So we have seen the doomsayers claim AH prices will skyrocket because of the introduction of the WoW game-time for gold tokens. How about points or thoughts about how it may drop the prices?
Here is a thought. Prices are going up because a pretend currency in a make believe game has no real value. You do not feel that bad dropping 25k gold for an item you will have for a month or so because it is not really costing you anything. You are buying pixels, with other pixels.
Now this token will attach a real world value to in game gold. Just to pick numbers, since we do not know what they will be. Let's say a token sells for $15 on the Blizzard store and sells for 15k gold on the AH. Like gold is the value behind paper currency in real life to give it a value, WoW gold now has a value of a dollar per thousand (just pick numbers for easy math, the idea stands whenever actual prices hit live)

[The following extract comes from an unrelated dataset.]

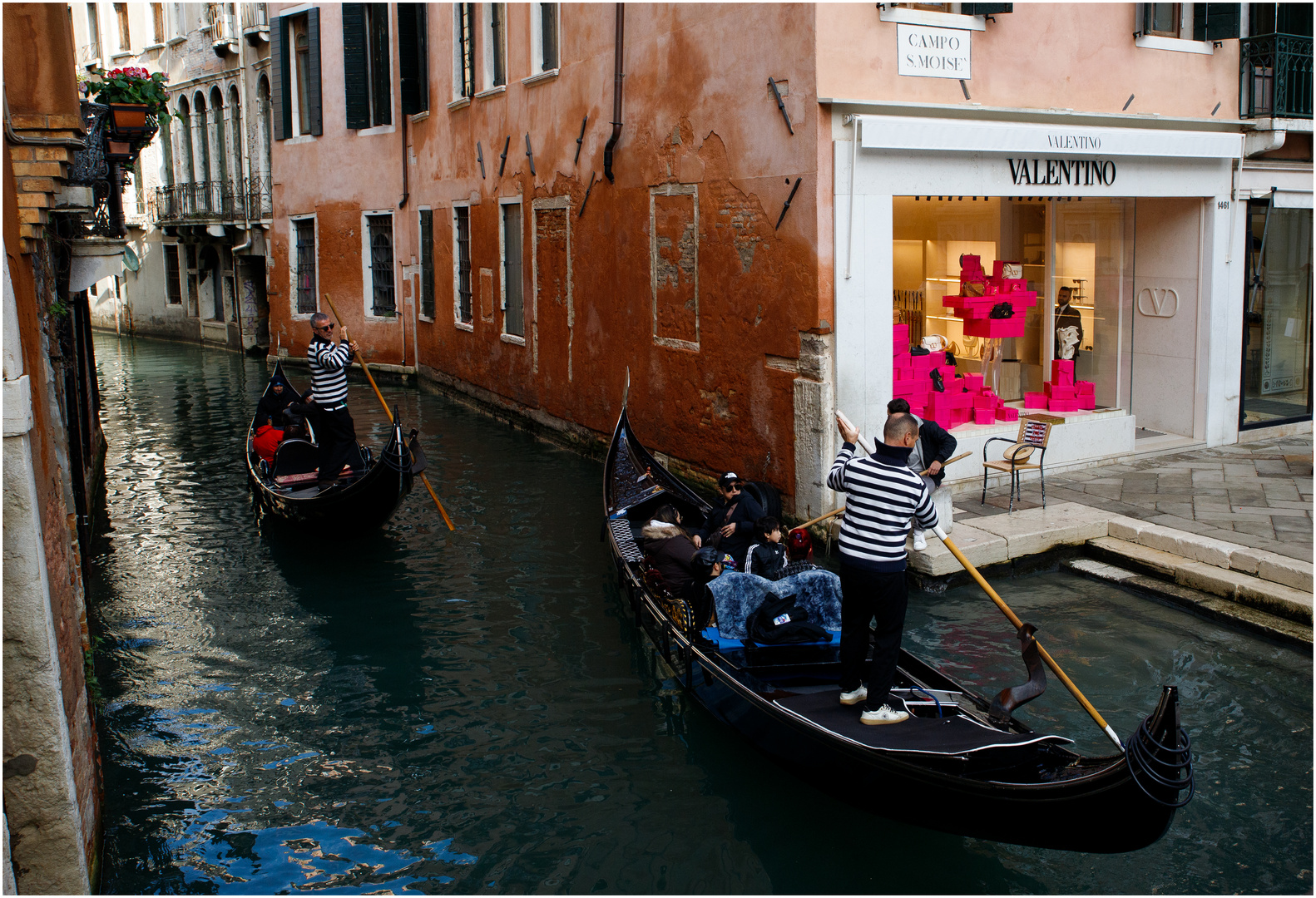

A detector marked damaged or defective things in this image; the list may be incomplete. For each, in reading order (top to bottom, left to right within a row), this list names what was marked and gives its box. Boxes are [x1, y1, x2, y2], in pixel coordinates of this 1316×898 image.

peeling plaster wall [266, 3, 825, 509]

So now someone sees an item on the AH that is selling for 30k gold. That same 30k could buy two months of game time, which is $30 real world dollars and the buyer now has a choice of something with value in real life versus something that has imaginary virtual value in game. Is that 30k now worth more being spent on the token, or do they decide they will buy that shoulder BoE?
Could this result in that BoE (or equivalent itmes)that used to be 30k now being sold for 15k because the buyer now spends 15k on a token and will only spend 15k on the item? As more people buy tokens because of their having a real value and less people throwing their "extra" gold on the AH because there is nothing better to spend it on going to drive the prices down? Will the person that bought tokens for real money to end up with the gold from the sale, turn around and spend foolishly, or will they make their gold work better because they had to actually spend money to get it?
Or maybe each side will cancel each other out and prices will stay relatively the same?
Or will the real world rich people, just go and spend their gold foolishly and drive prices up?